While I was at home, I had to take advantage of the grill. I love my building’s rooftop but I did miss having a grill this summer, especially with Pinterest dancing with images of burgers and veggies on a charcoal grill. At least, they seemed to be dancing to me. Grill-less anxiety induced hallucinations.
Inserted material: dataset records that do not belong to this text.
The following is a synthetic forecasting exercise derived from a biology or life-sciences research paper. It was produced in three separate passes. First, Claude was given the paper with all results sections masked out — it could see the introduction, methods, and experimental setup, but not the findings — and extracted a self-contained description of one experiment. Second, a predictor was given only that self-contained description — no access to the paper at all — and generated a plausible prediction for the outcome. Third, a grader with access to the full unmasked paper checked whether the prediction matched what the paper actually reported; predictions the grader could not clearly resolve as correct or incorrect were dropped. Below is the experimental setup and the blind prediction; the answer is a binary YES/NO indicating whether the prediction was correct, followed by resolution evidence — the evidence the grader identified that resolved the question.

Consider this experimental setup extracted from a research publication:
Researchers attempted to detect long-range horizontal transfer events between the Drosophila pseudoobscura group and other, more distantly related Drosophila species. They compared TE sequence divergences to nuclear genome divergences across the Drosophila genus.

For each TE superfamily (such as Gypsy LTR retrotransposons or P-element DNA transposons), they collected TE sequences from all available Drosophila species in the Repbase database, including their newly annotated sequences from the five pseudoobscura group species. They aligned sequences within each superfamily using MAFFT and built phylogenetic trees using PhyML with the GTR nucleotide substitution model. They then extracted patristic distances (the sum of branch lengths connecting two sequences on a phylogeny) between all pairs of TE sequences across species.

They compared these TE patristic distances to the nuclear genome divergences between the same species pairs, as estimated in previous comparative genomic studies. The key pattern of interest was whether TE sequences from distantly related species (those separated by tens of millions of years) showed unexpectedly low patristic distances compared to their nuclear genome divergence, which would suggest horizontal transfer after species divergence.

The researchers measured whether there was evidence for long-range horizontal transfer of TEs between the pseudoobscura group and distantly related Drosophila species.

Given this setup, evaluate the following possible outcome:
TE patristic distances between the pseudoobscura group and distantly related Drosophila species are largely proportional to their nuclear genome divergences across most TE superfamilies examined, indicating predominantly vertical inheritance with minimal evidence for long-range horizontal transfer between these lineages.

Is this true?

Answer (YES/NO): NO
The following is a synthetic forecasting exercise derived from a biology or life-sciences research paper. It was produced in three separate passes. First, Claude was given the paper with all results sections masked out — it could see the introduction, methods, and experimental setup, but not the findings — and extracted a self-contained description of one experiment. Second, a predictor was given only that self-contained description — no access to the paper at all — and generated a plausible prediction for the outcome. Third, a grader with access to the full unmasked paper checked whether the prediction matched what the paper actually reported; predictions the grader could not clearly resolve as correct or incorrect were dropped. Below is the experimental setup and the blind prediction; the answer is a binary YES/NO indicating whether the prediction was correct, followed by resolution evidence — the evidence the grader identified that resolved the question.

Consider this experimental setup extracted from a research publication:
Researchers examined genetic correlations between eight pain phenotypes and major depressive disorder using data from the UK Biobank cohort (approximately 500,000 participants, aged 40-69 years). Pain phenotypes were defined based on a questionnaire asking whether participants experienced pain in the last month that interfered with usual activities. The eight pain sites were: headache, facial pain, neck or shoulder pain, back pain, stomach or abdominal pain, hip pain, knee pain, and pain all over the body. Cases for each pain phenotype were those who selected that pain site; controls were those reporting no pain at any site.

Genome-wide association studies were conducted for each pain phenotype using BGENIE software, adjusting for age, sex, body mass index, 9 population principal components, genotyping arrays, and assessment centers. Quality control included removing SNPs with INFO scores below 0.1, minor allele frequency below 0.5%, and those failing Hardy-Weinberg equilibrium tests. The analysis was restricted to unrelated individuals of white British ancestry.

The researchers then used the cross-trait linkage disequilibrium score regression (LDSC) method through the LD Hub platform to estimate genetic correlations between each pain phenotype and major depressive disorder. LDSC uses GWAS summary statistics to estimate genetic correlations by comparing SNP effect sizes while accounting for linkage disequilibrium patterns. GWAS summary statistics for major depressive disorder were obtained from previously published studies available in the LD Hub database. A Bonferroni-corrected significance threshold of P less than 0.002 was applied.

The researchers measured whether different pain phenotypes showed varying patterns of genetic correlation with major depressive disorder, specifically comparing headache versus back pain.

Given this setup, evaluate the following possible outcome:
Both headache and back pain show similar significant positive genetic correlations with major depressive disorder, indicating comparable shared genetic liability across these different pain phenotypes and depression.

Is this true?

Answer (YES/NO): YES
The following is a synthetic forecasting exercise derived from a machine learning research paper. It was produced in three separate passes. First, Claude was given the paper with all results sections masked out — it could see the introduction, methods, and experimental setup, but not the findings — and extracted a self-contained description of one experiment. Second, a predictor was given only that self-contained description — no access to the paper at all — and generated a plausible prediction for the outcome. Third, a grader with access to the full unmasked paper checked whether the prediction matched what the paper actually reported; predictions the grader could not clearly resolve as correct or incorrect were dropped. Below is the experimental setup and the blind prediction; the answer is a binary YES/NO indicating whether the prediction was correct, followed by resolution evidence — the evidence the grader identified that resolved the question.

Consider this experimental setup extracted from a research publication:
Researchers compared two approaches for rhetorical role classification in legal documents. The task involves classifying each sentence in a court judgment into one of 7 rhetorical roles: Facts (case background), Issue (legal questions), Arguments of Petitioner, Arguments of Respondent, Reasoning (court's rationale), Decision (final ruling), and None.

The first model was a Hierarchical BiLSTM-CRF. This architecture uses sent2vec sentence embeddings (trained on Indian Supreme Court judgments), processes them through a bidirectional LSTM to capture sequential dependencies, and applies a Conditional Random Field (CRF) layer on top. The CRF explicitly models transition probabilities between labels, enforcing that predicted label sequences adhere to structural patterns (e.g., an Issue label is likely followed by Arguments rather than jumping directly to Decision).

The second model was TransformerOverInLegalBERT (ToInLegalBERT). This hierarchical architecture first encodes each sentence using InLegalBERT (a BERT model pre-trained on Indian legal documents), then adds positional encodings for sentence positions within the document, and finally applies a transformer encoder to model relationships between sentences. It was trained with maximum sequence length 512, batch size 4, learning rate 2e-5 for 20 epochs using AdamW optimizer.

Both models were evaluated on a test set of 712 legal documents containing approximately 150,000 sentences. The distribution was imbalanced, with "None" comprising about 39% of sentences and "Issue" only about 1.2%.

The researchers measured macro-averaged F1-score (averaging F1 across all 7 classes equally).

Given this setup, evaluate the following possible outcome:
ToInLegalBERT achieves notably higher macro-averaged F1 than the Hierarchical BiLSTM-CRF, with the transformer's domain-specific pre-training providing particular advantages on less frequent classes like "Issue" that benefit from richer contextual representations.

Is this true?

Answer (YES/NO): NO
The eggplant dish more than made up for my grill-less summer and was a wonderful send off to my favorite summer flavors. Perfectly ripe tomatoes, check. Sweet basil, check. A little feta that packs a big punch, check. And finally, a drizzle of olive oil that ties everything together in one delicious bite.
Ingredients
1 large eggplant
Cherry tomatoes
Fresh basil
Feta
Olive oil
Salt Cut the eggplant in length, making sure each slice is about one inch thick. Liberally salt the eggplant slices and place vertically in a colander (it’s totally acceptable to overlap them). Let the eggplant sit for 30 minutes, then rinse and pat dry.
In a bowl, mix the tomatoes, feta, basil and a drizzle of olive oil. Toss to evenly coat. Season to taste with salt and pepper.
Preheat grill to medium high. Go crazy brushing the eggplant with oil. Grill for 4 minutes each side. Top with mixture & serve immediately.